• Activities:
A) In the line of the reminiscences that begins "ah man deepfat fryers," list each food that is named.
B) Copy the reminiscences starting at "Back in the" and ending at "out, nothing will.", swapping "sausages" for "burgers".

• Passage for review:
________________________
Good clothes being robbed off the washing line!
Back in the 80s, pulling up at a garda check point with a half dozen pints on you and the Gard sticking his head in the window and saying, " good lad, take it 'asy there now" and waving you on.
ah man deepfat fryers. Buying frozen battered sausages and frying them in that. white bread, crispy pancakes all heart disease on a plate but gorgeous all the same!
the black bits in the dandy bar. I use to love smiley bars
Double Dip with swizzelstick ... a gateway drug.
Not anywhere in ROI anymore.
If these didn't rip your teeth out, nothing will.
I unplugged the stereo on day on a two pin - for whatever reason I got a shock and was essentially propelled half way across the sitting room - a bit of a sore finger for a while that was all but japers 😀
Well, once was enough for me when repairing successfully a power supply brick of a ZX81 computer. more careful next time with projects like that and not have the thing plugged in next time.
Two pin plugs, and getting electrocuted being a part of everyday life.
That not a thing anymore? - milkman now only comes every other day, but still glass bottled to the door.
Candy cigarettes ..
________________________
• Exercise data:
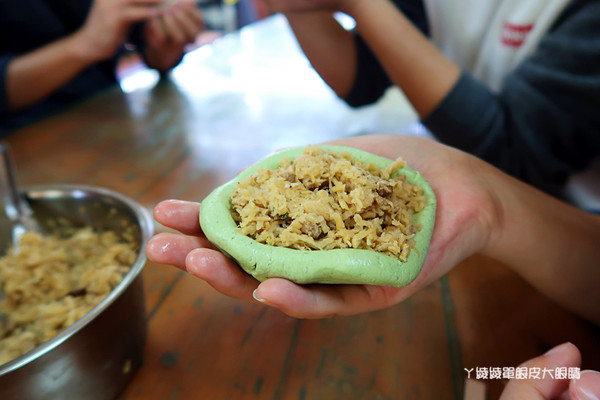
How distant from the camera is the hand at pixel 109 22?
________________________
• Results by task:
A) frozen battered sausages, white bread, crispy pancakes

B)
Back in the 80s, pulling up at a garda check point with a half dozen pints on you and the Gard sticking his head in the window and saying, " good lad, take it 'asy there now" and waving you on.
ah man deepfat fryers. Buying frozen battered burgers and frying them in that. white bread, crispy pancakes all heart disease on a plate but gorgeous all the same!
the black bits in the dandy bar. I use to love smiley bars
Double Dip with swizzelstick ... a gateway drug.
Not anywhere in ROI anymore.
If these didn't rip your teeth out, nothing will.